Saat 6'ya doğru "Haydi Zafer, karşıya Kalamış'a, Bedri Usta'ya gidelim" dedim.. "Bir tatlı huzur almaya, Kalamış'a gidelim.."
Az sonra Zafer geldi..
"Bizim Volkswagen Transporter aküyü bitirmiş. Çalışmıyor" dedi. Gazetenin benim yardımcılara tahsis ettiği bir küçük araba var. Ona bindik.. Öne oturdum..
Dönerken "İyi ki Transporter arıza yapmış" dedim.. O koca minibüste arkada oturuyorum.

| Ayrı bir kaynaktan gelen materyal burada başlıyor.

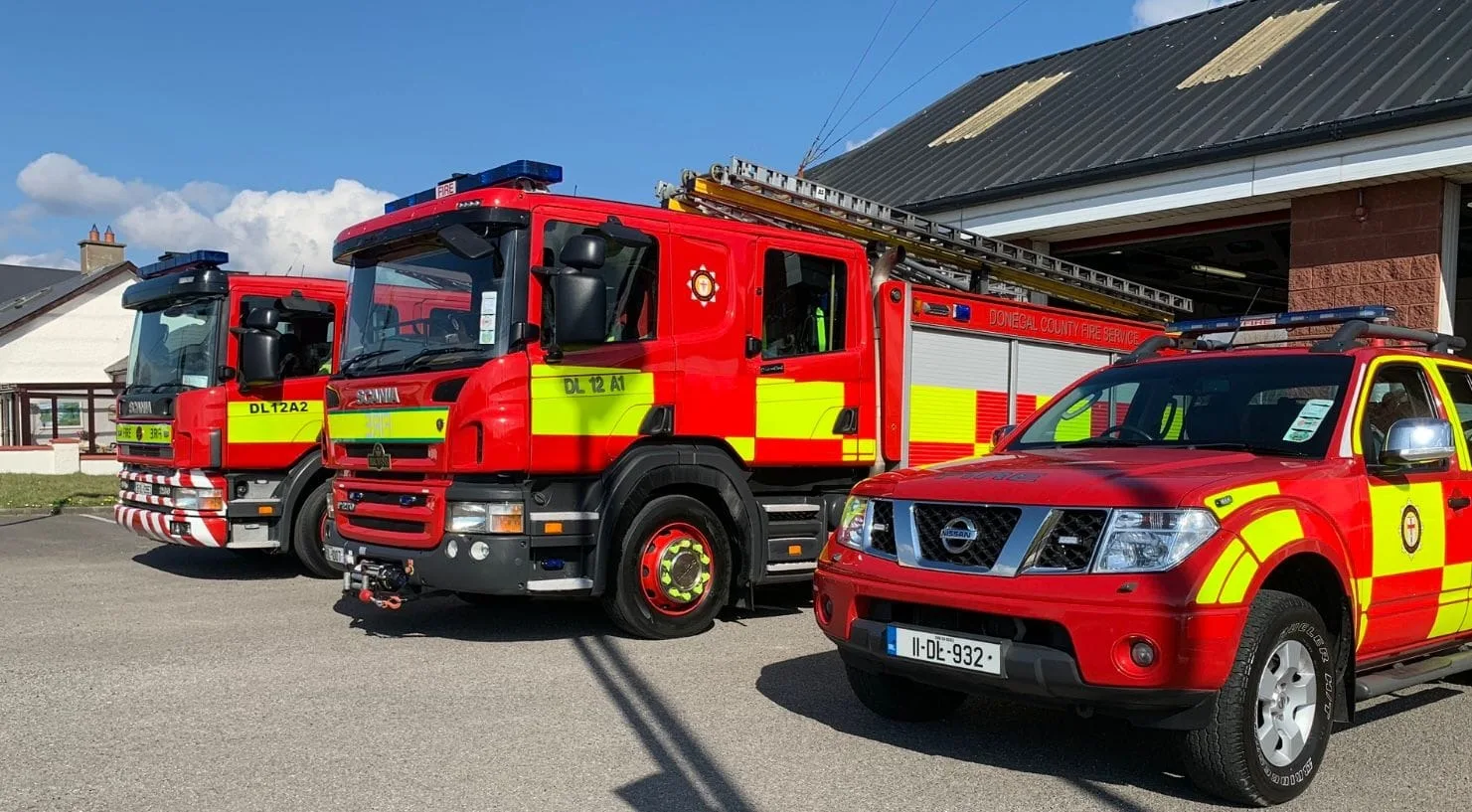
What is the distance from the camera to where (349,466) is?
25.5 ft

Önü görmek zor.. Oysa dönüşte E-5'e çıkar çıkmaz bütün haşmeti ile Kule İstanbul karşımızda. Bayram ya, özel ışık koreografisi yapmışlar.. Bir ışık seli rengârenk yukardan aşağı, aşağıdan yukarı akıyor.. Ay yıldızlı bayrağa dönüşüyor, sonra yukardan aşağı yazıyı okuyorsunuz?.
"Türkiye geçilmez!." Nasıl güzel..
Nasıl muhteşem.. "Sağa al yavaş git" dedim Zafer'e.. Doya doya seyrettik.
O gece her şey muhteşemdi zaten.
Evden Kalamış'a, Kalamış'tan eve, Birinci Köprü yolu ile frene basmadan gittik, frene basmadan döndük.. Gidiş de, dönüş de yarımşar saat. İstanbul boşalmış. Trafik böyle rahat olunca, ne harika oluyor bu kent.. Ahmet Hakan haklı.. Tatilde İstanbul'dan gidenin, hele koronavirüsün kol gezdiği tıklım tıklım Bodrum'da soluğu alanların aklı pek yok sanki..
Bedri Usta'nın tam Kalamış Parkı karşısında ve Münir Nurettin Selçuk Caddesi'nin oralardaki mekânında bahçede oturduk.
Nasıl güzel bir hava.. Denizden hafif ve serin bir meltem geliyor.. Gündüz 32 dereceye vurmuştu İstanbul, nefes keserek..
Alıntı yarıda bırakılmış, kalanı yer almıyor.